L’Usine Nouvelle rappelle également que traditionnellement dans le secteur, les fins de chantiers d’installations photovoltaïques se multiplient en décembre. Anticipant cette période où le marché est en pointe, les distributeurs de composants d’installations photovoltaïques (onduleurs, modules, systèmes d’intégration, câblage et conectique)
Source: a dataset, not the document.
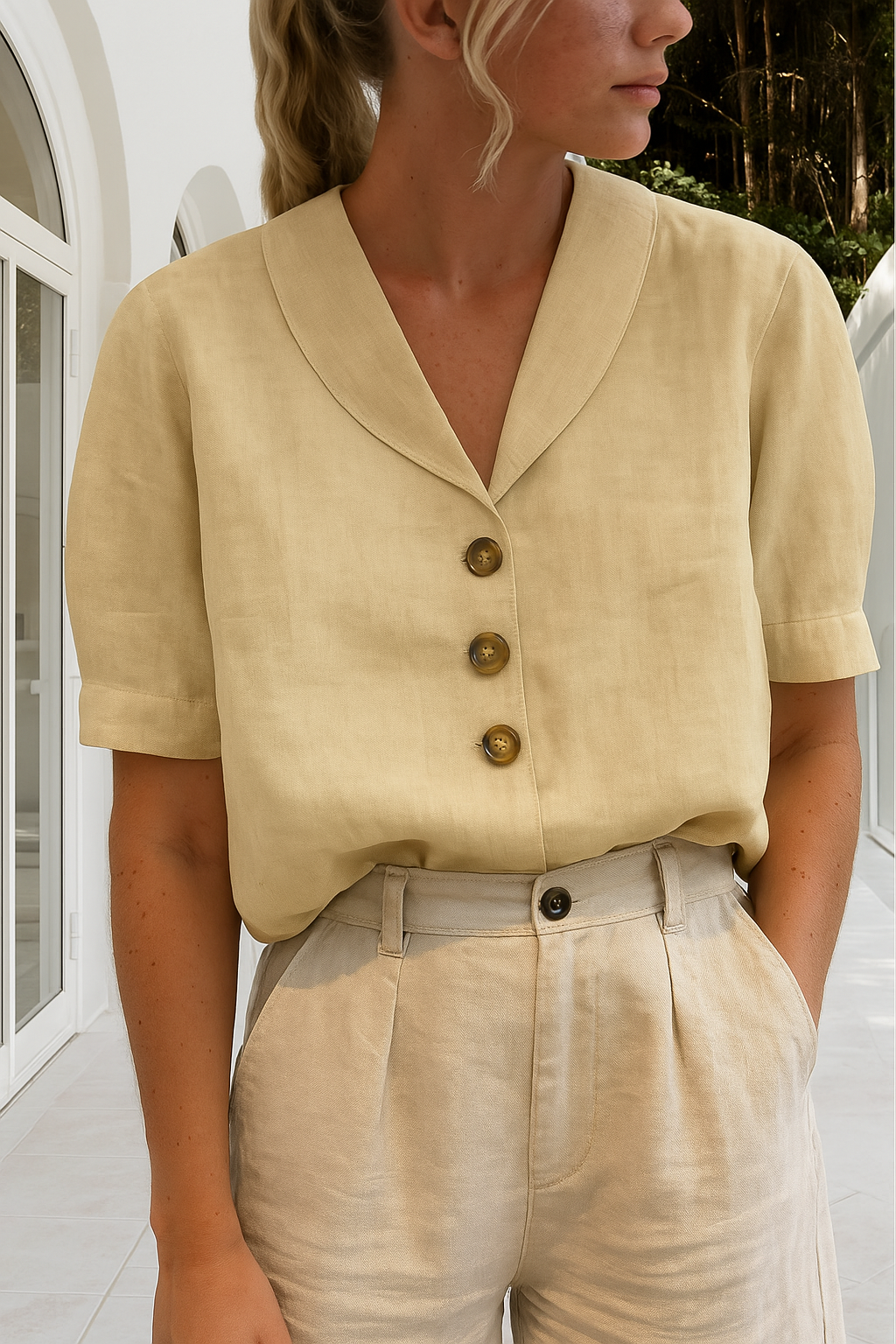 Women's Short Sleeve Button Up V-Neck Blouse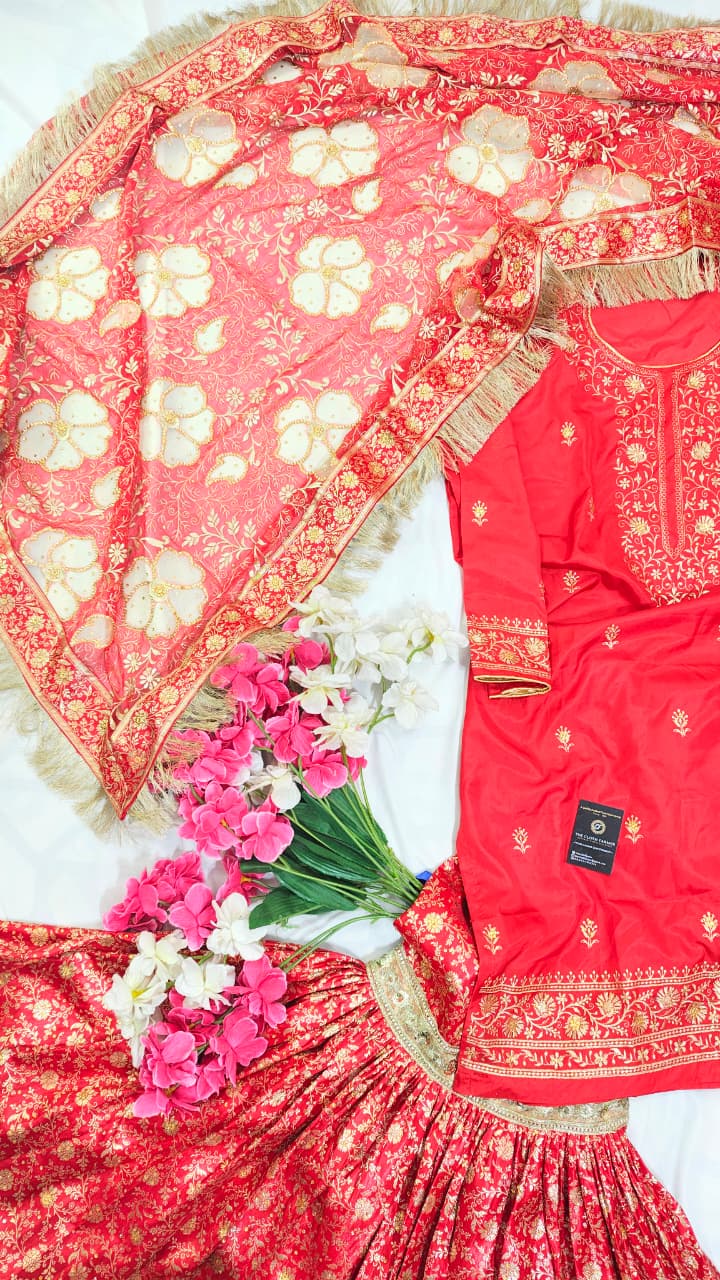 FULL RED BANARASI KIMKHAB GHARARA WITH DESIGHNER DUPATTA AND EMROIDED KURTI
ont augmenté leurs stocks. Avec le moratoire de trois mois, les distributeurs français se trouvent littéralement avec des boulets au fond de leur entrepôt, qu’il leur faut vendre sous peine de mettre la clé sous la porte. Le secteur de ces entreprises de distribution dans le solaire est peu générateur de marge financière : "il s’agit de pousser de la palette et de faire de la gestion financière", synthétise un professionnel de la filière interrogé par L’Usine Nouvelle. Dès lors, ceux qui s’en sortiront sont les distributeurs européens, qui disposeront de suffisamment de points de vente en Europe pour écouler leurs stocks non vendus en France...
Au salon Energaïa sur les énergies renouvelables, qui se tient jusqu’à samedi au parc des expositions de Montpellier, Yves Piétrasanta, vice-président du conseil régional Languedoc-Roussillon a exprimé aurpès du Midi Libre toute la colère des professionnels : "Ce moratoire est une honte, une catastrophe pour tant d’entreprises qui avaient développé des projets et s’apprêtaient à les réaliser. Comment voulez-vous avoir une politique industrielle dans un pays comme la France qui changent les règles du jeu tous les trois mois !"
Mais tous ne sont pas nécessairement inquiets, à l’image de l’association professionnelle de l’énergie solaire Enerplan qui considère le moratoire "comme une décision sage permettant la redéfinition du cadre du marché photovoltaïque français, les mesures rétroactives proposées dans le projet de décret seraient cependant létales pour un grand nombre d’entreprises de la filière solaire française".